=== TASK DESCRIPTION ===
Read through the listing and copy every line that contains the word "site".

=== WORKING DATA ===

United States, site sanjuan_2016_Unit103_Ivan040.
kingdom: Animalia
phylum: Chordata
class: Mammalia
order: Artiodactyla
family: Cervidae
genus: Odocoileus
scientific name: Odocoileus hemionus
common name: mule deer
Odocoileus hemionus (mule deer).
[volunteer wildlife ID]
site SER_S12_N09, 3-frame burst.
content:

=== SOLVED EXERCISE ===
United States, site sanjuan_2016_Unit103_Ivan040.
site SER_S12_N09, 3-frame burst.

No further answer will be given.